Pence made the announcement as keynote speaker at the annual dinner of a Washington-based advocacy NGO In Defense of Christians (IDC) on 25 October.
In his speech, Pence launched a scathing attack on UN agencies, saying they “often failed to help the most vulnerable communities, especially religious minorities”, adding that the US “will no longer rely on the United Nations alone to assist persecuted Christians and other minorities in the wake of genocide and the atrocities of terrorist groups”.
Pence did not specify which UN programmes would be cut, but noted that the administration of former President Obama sent over US$1 billion in humanitarian aid to the Middle East through various UN programs, while Christian groups with “proven track records and deep roots in these communities” had funding requests denied by the UN.
He said that persecuted Christians had not been getting the relief they need, but that “those days are over”, promising that “the US will work hand in hand from this day forward with faith-based groups and private [organisations] to help those who are persecuted for their faith”.
At its 2016 national convention, IDC called for a “protected area” in Iraq’s Nineveh Plains for Christians and other minorities after the defeat of the Islamic State group.

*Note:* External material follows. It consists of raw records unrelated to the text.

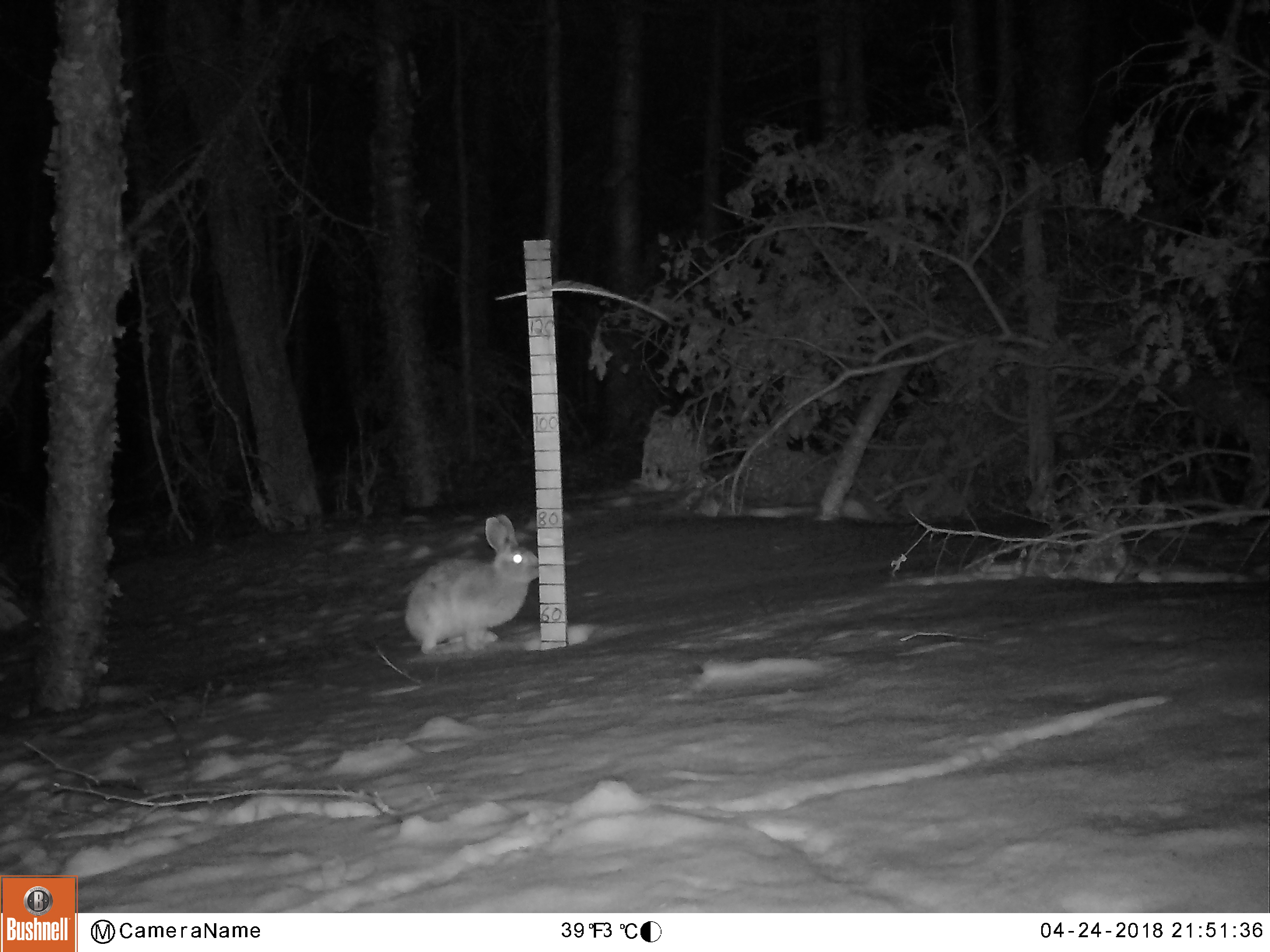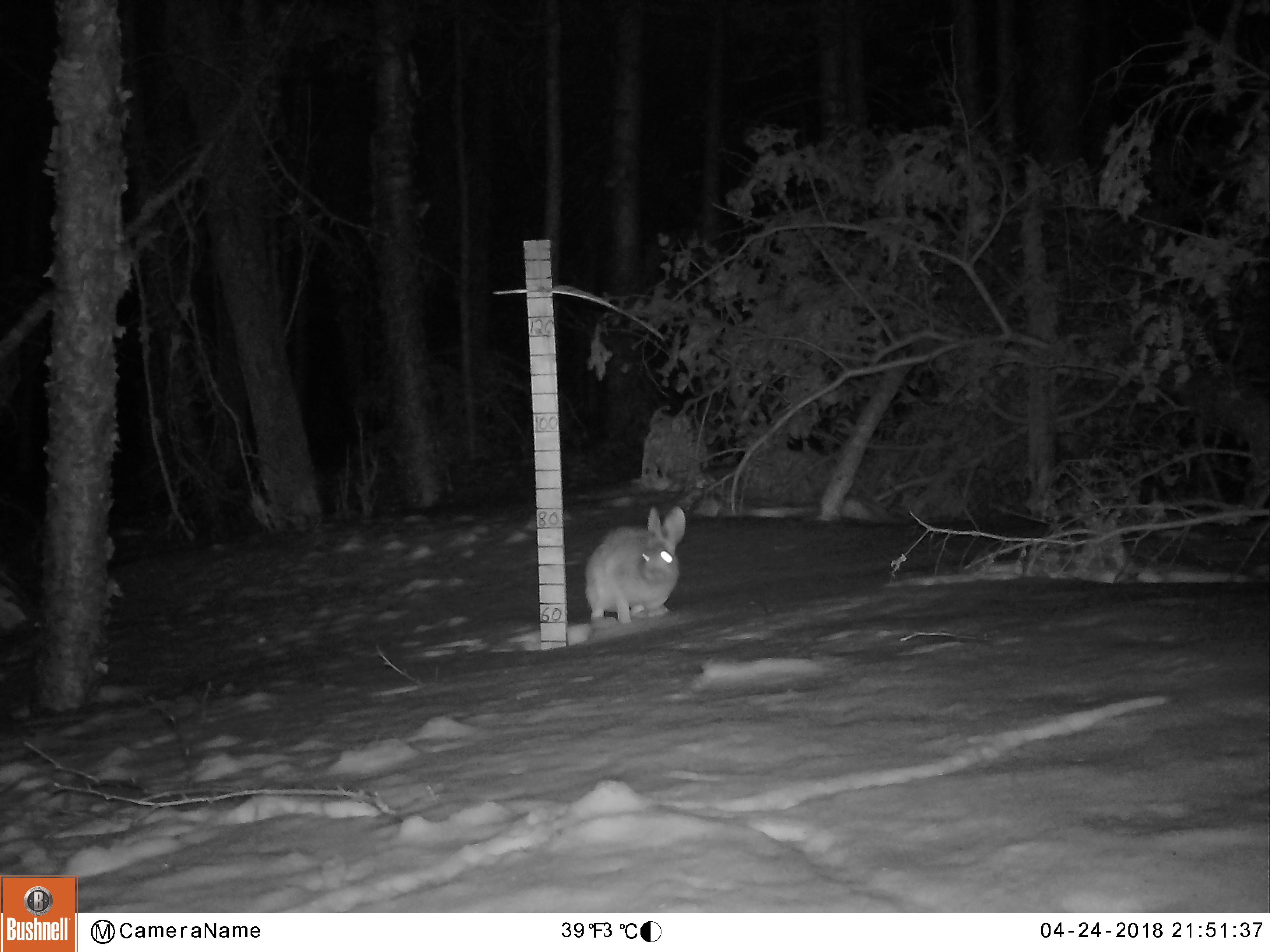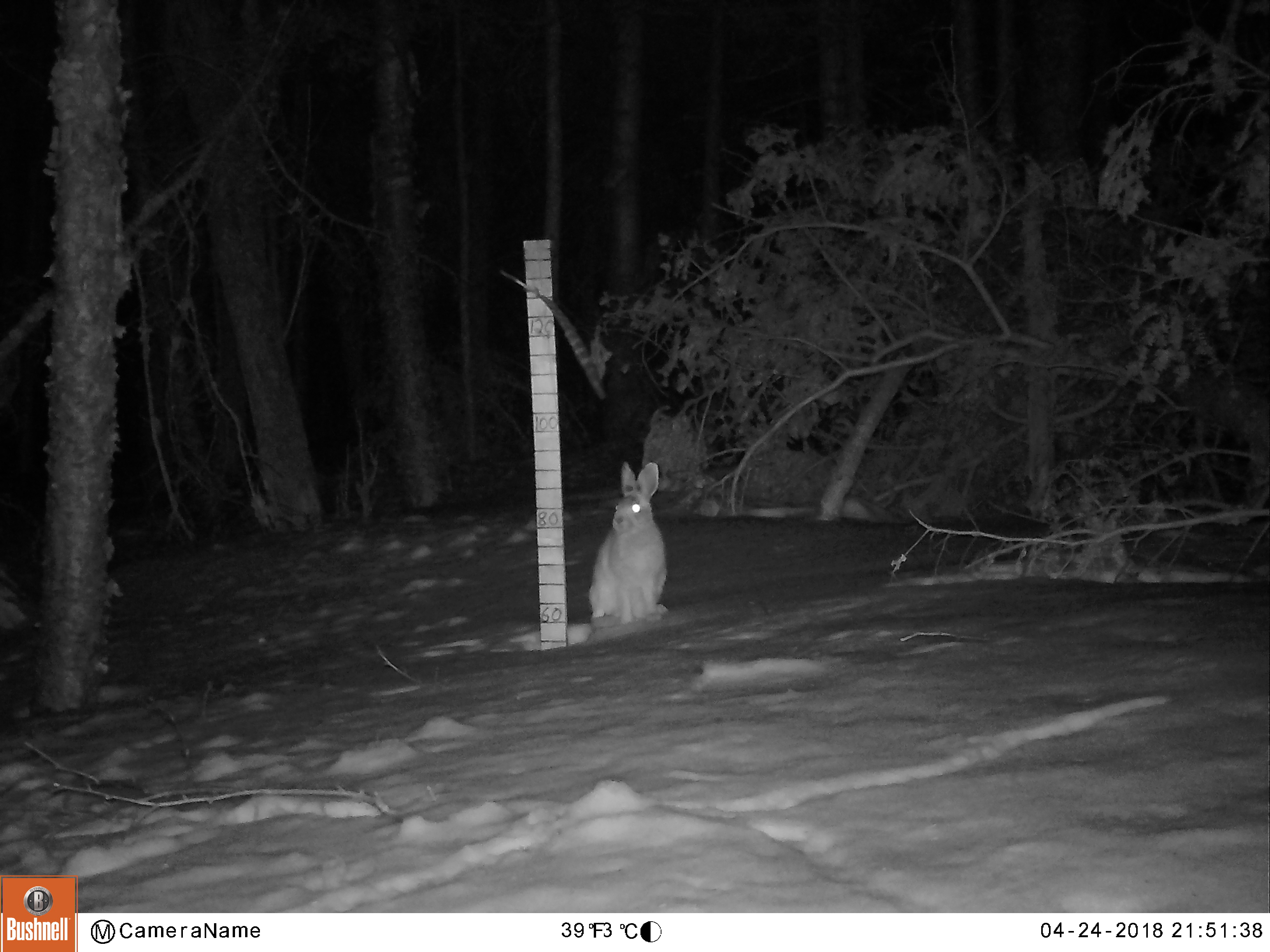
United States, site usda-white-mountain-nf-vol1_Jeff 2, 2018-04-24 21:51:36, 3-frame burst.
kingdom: Animalia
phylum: Chordata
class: Mammalia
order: Lagomorpha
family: Leporidae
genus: Lepus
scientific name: Lepus americanus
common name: snowshoe hare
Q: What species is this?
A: Snowshoe hare (Lepus americanus).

In the UK, Major-General Tim Cross, a senior figure in the planning of the 2003 invasion of Iraq, has said that a lack of religious literacy within the Foreign Office and the Department for International Development (DfID) is evident “in the way aid was being given to the region, by DfID and others, largely to camps run by the UNHCR”.
He continued: “They don’t understand that for most of the minorities in the Middle East, who have suffered terribly over the last few years, they will not go into the camps because they’re too scared to do so.” Very little aid is reaching Iraq’s non-Muslims, such as its Christians, he said, “and we’ve seen the numbers of these minorities fall dramatically in the last few years.”
The Hungarian government this month held a conference in which it reported that it has targeted support directly through local churches, giving 1.9 million Euros towards the rebuilding of 200 homes in Tel Skuf in northern Iraq.
Yesterday, all the Christian families who had returned to those homes, after Tel Skuf was one of the first villages to be retaken from IS in November 2016, had to flee again – after fighting threated to erupt between Iraqi government troops and the Kurdish Peshmerga forces who’d liberated the village from IS.